**Extract provided**
* START *
LONDON: Rachel Reeves (pic) will lay out the new Labour government’s plans to spur private investment in her first major speech as Chancellor of the Exchequer later yesterday, as the party tries to ride the momentum of its landslide UK election win last week in a dash for economic growth.
There is “no time to waste” in lifting Britain’s growth rate, Reeves will tell an audience of business leaders in central London, pledging to “fix the foundations” of the UK economy, according to remarks sent in advance by the Treasury.
The crux of Reeves’s plan is to crowd in billions of pounds of private investment by creating new financial instruments that will stimulate demand from institutional investors, Bloomberg first reported before the election.
For months, Reeves has been working to spark investors’ interest in projects that are central to Labour’s growth plans, in areas including green energy, house-building and infrastructure.
Reeves will set out more details of those plans in the speech, according to the Treasury statement.
“Where governments have been unwilling to take the difficult decisions to deliver growth – or have waited too long to act – I will deliver,” Reeves is due to say. “It is now a national mission.”
Boosting the size of Britain’s economy is a critical aim for new prime minister Keir Starmer, who has said that lifting growth would mean his government wouldn’t have to hike taxes or cut public spending to balance the nation’s finances.
To be sure, economists doubt that Labour will be able to increase growth quickly enough to avoid having to make difficult decisions on tax and spending in their first budget in the autumn, where they’re forecast to face a £20bil (US$26bil) fiscal hole.
As part of Labour’s bid to attract private capital, former governor of the Bank of England Mark Carney has been leading a task force advising Reeves on the creation of a national wealth fund.
* END *
**Extracted information**
* START *
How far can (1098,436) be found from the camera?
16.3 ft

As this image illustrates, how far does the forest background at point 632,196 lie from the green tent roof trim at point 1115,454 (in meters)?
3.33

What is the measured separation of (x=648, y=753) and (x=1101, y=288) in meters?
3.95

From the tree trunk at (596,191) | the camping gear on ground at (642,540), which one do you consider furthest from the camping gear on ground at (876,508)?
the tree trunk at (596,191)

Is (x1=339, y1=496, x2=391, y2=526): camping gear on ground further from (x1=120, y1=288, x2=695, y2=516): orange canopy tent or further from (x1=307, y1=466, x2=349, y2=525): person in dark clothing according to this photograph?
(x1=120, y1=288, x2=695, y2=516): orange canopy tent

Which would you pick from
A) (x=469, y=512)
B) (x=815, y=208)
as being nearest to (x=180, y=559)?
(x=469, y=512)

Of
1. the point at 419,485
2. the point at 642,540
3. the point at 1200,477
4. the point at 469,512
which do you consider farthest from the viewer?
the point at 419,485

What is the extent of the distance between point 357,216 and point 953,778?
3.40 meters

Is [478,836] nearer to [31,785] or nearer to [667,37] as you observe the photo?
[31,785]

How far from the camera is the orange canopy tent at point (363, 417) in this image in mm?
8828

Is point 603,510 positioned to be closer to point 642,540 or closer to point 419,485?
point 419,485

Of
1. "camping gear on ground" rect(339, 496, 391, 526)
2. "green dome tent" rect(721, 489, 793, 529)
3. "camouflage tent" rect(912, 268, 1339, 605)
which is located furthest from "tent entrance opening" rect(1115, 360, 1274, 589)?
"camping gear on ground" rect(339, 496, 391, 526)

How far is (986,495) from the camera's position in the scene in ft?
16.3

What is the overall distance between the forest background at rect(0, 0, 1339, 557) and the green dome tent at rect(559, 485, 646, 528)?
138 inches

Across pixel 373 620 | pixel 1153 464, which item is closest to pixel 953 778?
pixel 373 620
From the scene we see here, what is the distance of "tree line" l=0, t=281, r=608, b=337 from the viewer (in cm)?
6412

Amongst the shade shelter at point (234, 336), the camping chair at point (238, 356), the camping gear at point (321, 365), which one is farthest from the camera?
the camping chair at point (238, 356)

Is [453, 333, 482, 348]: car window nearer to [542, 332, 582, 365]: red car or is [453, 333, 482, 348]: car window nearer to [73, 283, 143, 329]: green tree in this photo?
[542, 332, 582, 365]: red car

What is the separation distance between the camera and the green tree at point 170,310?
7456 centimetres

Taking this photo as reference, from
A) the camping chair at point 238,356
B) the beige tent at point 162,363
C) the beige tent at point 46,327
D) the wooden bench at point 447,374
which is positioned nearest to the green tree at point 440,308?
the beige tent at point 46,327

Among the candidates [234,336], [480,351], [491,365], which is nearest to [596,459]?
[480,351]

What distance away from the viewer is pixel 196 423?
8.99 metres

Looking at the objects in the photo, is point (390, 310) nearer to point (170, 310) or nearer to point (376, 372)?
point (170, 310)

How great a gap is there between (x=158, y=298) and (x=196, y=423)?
* END *
**Written task**
Reproduce verbatim the passage of the report on Rachel Reeves's plans for economic growth, starting at "To be sure, economists" and ending at "national wealth fund.".

**Exercise answer**
To be sure, economists doubt that Labour will be able to increase growth quickly enough to avoid having to make difficult decisions on tax and spending in their first budget in the autumn, where they’re forecast to face a £20bil (US$26bil) fiscal hole.
As part of Labour’s bid to attract private capital, former governor of the Bank of England Mark Carney has been leading a task force advising Reeves on the creation of a national wealth fund.